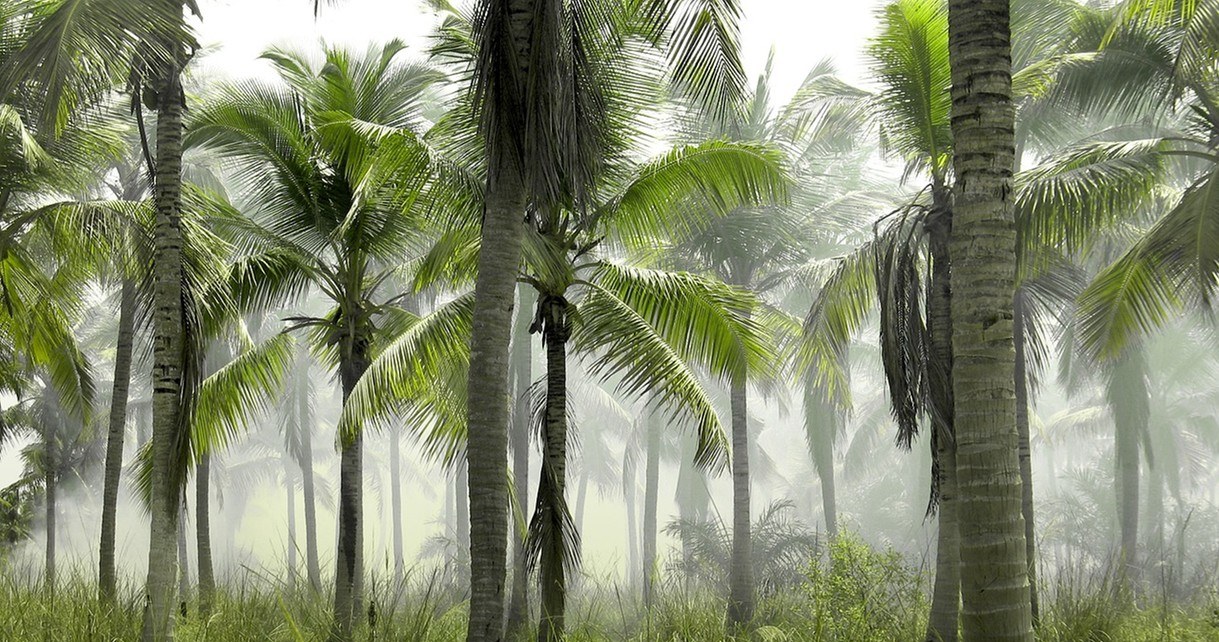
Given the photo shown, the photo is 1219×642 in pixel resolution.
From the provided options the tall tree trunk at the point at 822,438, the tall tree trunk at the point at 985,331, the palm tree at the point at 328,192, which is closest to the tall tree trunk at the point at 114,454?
the palm tree at the point at 328,192

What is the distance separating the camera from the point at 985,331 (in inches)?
220

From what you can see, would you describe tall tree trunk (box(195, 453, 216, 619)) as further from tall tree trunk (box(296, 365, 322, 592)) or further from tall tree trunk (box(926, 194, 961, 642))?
tall tree trunk (box(296, 365, 322, 592))

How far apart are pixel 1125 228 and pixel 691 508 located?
2401 centimetres

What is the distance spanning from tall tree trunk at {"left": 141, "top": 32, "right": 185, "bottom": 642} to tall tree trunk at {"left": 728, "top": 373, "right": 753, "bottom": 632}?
957cm

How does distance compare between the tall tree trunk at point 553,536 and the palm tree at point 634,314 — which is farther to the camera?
the palm tree at point 634,314

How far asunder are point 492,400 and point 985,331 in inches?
136

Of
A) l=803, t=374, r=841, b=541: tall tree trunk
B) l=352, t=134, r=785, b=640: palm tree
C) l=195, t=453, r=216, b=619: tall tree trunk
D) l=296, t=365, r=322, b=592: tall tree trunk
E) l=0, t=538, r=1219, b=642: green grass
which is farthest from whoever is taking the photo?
l=296, t=365, r=322, b=592: tall tree trunk

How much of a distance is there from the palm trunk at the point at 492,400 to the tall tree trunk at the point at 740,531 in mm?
9050

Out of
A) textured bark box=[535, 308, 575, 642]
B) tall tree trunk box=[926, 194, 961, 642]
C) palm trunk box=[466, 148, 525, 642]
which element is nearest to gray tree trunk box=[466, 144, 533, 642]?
palm trunk box=[466, 148, 525, 642]

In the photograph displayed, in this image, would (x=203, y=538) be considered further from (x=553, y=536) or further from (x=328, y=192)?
(x=553, y=536)

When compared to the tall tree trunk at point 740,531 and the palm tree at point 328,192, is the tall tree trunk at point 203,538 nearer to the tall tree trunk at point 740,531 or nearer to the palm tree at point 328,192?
the palm tree at point 328,192

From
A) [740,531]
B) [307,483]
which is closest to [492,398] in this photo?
[740,531]

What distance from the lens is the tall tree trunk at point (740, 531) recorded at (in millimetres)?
16703

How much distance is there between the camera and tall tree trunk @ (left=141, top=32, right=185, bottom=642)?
8102mm
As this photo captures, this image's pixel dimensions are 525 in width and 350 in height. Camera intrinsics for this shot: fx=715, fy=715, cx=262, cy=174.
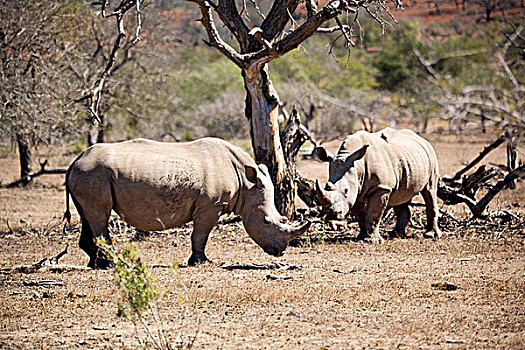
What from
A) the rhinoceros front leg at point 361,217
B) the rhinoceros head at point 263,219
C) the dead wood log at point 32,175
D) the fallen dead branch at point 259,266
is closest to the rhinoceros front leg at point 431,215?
the rhinoceros front leg at point 361,217

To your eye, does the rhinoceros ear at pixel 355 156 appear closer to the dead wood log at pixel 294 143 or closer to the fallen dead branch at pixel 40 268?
the dead wood log at pixel 294 143

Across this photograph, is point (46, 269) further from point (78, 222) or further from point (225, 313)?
point (78, 222)

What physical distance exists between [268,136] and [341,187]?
1736 mm

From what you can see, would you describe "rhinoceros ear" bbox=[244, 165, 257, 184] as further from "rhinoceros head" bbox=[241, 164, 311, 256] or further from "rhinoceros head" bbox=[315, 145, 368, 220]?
"rhinoceros head" bbox=[315, 145, 368, 220]

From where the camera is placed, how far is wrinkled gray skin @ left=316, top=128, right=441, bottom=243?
35.1ft

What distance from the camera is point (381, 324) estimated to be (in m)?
6.43

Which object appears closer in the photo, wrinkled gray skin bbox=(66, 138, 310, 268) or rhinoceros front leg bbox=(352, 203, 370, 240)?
wrinkled gray skin bbox=(66, 138, 310, 268)

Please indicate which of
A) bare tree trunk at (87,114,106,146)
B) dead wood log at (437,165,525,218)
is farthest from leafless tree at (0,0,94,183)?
dead wood log at (437,165,525,218)

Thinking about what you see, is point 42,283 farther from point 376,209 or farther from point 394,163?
point 394,163

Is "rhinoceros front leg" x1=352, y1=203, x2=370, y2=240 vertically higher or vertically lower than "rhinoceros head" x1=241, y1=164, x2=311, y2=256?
lower

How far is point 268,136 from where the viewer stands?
38.5ft

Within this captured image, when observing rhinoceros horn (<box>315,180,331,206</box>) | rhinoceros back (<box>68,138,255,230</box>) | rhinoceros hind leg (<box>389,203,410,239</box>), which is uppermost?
rhinoceros back (<box>68,138,255,230</box>)

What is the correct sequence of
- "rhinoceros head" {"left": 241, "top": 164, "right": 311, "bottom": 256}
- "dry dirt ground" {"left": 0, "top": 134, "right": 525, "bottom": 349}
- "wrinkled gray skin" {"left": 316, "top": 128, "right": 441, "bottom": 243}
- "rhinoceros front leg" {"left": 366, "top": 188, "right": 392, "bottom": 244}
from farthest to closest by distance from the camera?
"rhinoceros front leg" {"left": 366, "top": 188, "right": 392, "bottom": 244}, "wrinkled gray skin" {"left": 316, "top": 128, "right": 441, "bottom": 243}, "rhinoceros head" {"left": 241, "top": 164, "right": 311, "bottom": 256}, "dry dirt ground" {"left": 0, "top": 134, "right": 525, "bottom": 349}

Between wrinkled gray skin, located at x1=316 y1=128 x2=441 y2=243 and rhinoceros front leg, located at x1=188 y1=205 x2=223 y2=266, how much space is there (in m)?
1.71
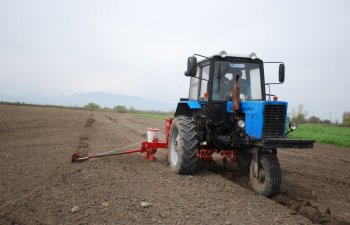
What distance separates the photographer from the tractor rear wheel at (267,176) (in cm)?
547

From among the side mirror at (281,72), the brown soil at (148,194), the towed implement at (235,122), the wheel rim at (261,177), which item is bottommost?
the brown soil at (148,194)

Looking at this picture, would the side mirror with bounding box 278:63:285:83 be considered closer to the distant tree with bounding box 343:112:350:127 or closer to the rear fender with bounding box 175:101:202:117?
the rear fender with bounding box 175:101:202:117

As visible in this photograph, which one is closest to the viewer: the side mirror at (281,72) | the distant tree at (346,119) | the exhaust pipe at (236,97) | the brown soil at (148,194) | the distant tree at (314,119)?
the brown soil at (148,194)

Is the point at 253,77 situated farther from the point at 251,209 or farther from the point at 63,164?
the point at 63,164

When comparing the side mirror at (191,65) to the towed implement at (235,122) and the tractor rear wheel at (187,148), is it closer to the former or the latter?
the towed implement at (235,122)

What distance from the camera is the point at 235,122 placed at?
6.61 m

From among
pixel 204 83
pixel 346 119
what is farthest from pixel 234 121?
pixel 346 119

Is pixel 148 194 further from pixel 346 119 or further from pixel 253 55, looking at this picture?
pixel 346 119

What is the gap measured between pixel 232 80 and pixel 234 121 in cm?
88

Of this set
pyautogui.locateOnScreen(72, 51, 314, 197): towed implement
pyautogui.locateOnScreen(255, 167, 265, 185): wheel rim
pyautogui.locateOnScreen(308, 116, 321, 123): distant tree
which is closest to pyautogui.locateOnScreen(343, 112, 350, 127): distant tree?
pyautogui.locateOnScreen(308, 116, 321, 123): distant tree

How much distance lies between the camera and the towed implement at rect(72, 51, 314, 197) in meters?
5.74

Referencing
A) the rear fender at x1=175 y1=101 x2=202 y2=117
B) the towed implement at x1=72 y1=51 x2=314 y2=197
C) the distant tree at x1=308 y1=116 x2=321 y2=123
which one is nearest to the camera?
the towed implement at x1=72 y1=51 x2=314 y2=197

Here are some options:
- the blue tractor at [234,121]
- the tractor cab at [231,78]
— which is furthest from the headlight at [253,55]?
the tractor cab at [231,78]

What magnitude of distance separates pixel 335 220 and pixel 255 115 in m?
2.05
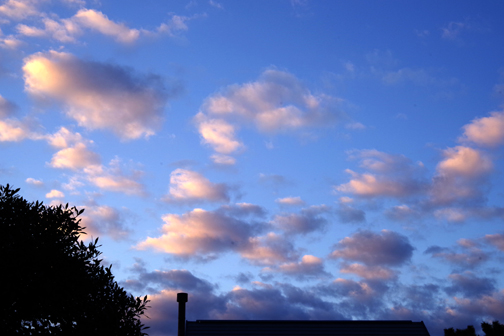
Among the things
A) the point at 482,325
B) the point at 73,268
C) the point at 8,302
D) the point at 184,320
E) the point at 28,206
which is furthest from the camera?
the point at 482,325

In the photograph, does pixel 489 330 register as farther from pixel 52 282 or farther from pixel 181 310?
pixel 52 282

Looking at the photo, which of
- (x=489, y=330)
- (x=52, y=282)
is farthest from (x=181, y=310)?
(x=489, y=330)

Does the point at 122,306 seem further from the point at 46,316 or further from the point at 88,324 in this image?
the point at 46,316

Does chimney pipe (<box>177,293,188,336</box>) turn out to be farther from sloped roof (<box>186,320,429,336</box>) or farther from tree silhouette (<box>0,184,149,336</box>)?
tree silhouette (<box>0,184,149,336</box>)

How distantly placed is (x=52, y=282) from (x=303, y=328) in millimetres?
19369

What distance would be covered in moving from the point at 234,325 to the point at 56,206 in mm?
16334

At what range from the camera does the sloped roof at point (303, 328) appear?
106ft

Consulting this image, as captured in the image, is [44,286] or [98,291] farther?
[98,291]

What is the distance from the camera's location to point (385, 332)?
33094 millimetres

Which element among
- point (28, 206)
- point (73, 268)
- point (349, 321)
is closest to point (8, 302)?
point (73, 268)

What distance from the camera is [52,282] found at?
20.2 metres

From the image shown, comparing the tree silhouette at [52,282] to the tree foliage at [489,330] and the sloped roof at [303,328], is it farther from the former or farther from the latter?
the tree foliage at [489,330]

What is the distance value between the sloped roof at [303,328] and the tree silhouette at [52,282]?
37.2 ft

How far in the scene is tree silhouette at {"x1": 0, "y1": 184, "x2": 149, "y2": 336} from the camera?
19.6 metres
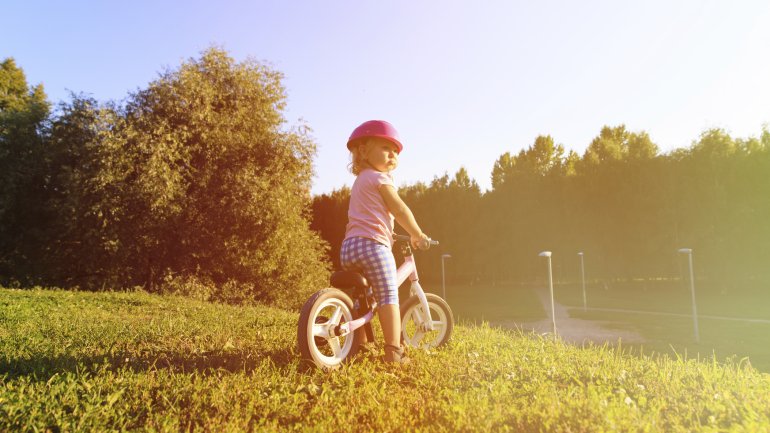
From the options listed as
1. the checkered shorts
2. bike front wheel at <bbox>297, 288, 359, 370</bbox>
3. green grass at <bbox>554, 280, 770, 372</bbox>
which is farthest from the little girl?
green grass at <bbox>554, 280, 770, 372</bbox>

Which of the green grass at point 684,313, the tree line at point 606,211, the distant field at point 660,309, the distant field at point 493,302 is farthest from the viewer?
the tree line at point 606,211

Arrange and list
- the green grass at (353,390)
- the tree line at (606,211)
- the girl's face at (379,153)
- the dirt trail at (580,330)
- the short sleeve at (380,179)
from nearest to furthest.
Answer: the green grass at (353,390) → the short sleeve at (380,179) → the girl's face at (379,153) → the dirt trail at (580,330) → the tree line at (606,211)

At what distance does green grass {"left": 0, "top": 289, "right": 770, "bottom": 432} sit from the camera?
2.52 m

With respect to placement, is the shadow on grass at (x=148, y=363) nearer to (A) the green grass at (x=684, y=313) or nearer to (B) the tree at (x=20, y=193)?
(A) the green grass at (x=684, y=313)

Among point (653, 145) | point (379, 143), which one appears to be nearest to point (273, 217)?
----------
→ **Your objective**: Starting with the line with "From what you can see, would you describe tall" and going on through the line with "2401 centimetres", write out those lines again with "pixel" replaced by "point" and everything else unchanged.

→ **Solution for this problem**:
From what you can see, would you describe tall tree trunk (box(195, 453, 216, 619)) as further from tall tree trunk (box(296, 365, 322, 592)) or further from tall tree trunk (box(926, 194, 961, 642))?
tall tree trunk (box(296, 365, 322, 592))

How far apart are point 1125 228 and point 691 508 located?
2401 centimetres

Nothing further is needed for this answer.